- [Set problem A]:
Answer these from the text on NBA player pay:
(i) Which years did Charles Grantham serve as executive director of the National Basketball Players Association?
(ii) By how much has the NBA salary cap grown since 1994?
(iii) What share of specified leaguewide revenues does the CBA guarantee players in total each year?

In “How use of business analytics could have benefited union” (SportsBusiness Journal, April 14-20), author Charles Grantham, who served as executive director of the National Basketball Players Association from 1988 until 1995, suggests that players’ unions would benefit from a greater use of analytics. Mr. Grantham’s article contains several factual inaccuracies and misleading assertions.

Mr. Grantham refers to both “tighter salary caps” faced by players and “financial footing lost over the last 20 years.” To the contrary, since 1994 the NBA salary cap has grown from $16 million to over $58 million, and NBA players have seen their average salary nearly triple from approximately $1.8 million to $5.2 million, the highest in all of professional team sports.

In questioning the purposes and effects of the NBA’s rookie salary scale, Mr. Grantham asserts that salary saved on rookie contracts goes back to NBA teams. The CBA expressly guarantees that players in total will receive approximately 50 percent of specified leaguewide revenues each year. As a result, the rookie scale has no effect whatsoever on total player compensation.

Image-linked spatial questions

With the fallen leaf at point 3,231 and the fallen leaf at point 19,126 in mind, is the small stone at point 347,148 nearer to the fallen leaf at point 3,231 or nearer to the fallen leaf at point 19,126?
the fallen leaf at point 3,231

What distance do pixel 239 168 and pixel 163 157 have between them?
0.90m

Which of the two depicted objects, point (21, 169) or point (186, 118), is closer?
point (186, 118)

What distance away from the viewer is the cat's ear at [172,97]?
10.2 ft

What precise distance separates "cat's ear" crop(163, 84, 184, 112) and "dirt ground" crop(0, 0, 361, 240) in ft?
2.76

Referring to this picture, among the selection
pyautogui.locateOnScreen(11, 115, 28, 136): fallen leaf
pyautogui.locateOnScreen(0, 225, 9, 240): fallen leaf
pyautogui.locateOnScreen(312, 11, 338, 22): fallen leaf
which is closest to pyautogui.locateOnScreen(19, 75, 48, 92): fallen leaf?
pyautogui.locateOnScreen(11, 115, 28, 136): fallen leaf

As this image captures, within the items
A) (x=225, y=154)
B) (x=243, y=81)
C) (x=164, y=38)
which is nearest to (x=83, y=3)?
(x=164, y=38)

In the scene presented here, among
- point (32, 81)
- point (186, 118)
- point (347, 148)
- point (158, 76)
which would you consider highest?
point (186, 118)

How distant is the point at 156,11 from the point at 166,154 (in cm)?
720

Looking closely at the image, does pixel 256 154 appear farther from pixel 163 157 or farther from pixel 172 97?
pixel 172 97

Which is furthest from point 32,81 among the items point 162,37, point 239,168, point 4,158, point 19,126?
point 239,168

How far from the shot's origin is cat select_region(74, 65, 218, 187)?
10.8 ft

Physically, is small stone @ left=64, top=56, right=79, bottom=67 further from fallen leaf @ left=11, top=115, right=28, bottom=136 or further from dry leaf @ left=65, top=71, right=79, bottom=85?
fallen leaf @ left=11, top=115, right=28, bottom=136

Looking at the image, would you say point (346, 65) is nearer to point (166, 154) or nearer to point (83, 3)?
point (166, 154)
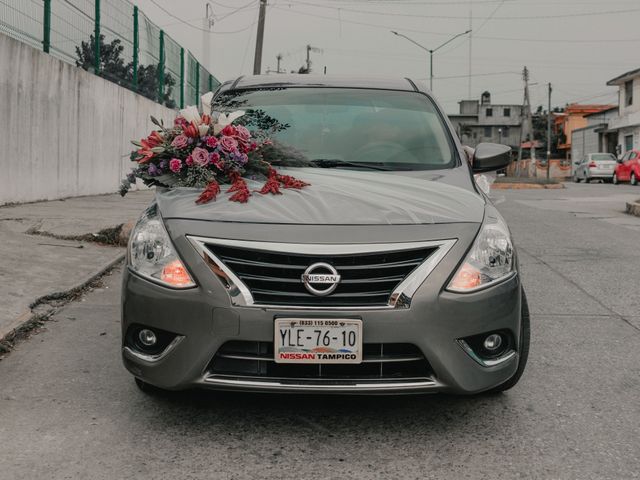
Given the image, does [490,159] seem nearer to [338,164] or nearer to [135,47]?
[338,164]

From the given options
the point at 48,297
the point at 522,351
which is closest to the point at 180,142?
the point at 522,351

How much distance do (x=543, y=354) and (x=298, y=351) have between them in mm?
2084

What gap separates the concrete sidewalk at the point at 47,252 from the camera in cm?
521

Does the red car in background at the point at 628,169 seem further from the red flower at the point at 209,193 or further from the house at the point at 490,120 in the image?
the house at the point at 490,120

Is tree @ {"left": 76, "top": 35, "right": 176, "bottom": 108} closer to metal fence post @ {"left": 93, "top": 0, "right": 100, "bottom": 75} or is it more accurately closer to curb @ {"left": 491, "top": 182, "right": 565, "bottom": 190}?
metal fence post @ {"left": 93, "top": 0, "right": 100, "bottom": 75}

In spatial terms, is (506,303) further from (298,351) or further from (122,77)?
(122,77)

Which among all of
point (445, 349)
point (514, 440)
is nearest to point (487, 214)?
point (445, 349)

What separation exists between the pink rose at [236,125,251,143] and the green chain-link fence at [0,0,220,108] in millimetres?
7351

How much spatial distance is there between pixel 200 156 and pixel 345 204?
2.76 feet

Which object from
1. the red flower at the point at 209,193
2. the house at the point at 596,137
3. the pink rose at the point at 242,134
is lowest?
the red flower at the point at 209,193

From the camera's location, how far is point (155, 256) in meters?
3.04

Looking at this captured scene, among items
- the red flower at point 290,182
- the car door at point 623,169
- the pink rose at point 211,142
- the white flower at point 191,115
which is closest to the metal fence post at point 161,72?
the white flower at point 191,115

- [Set problem B]:
Pull out the rows starting with the line that contains "From the camera's" and going on through the end of the rows, and copy them unchanged.

- [Answer A]:
(i) From 1988 until 1995.
(ii) From $16 million to over $58 million.
(iii) Approximately 50 percent.

- [Answer B]:
From the camera's location, how far is point (155, 256) in meters?
3.04

Looking at this captured scene, among items
- the red flower at point 290,182
- the car door at point 623,169
- the pink rose at point 211,142
- the white flower at point 191,115
which is closest to the metal fence post at point 161,72?
the white flower at point 191,115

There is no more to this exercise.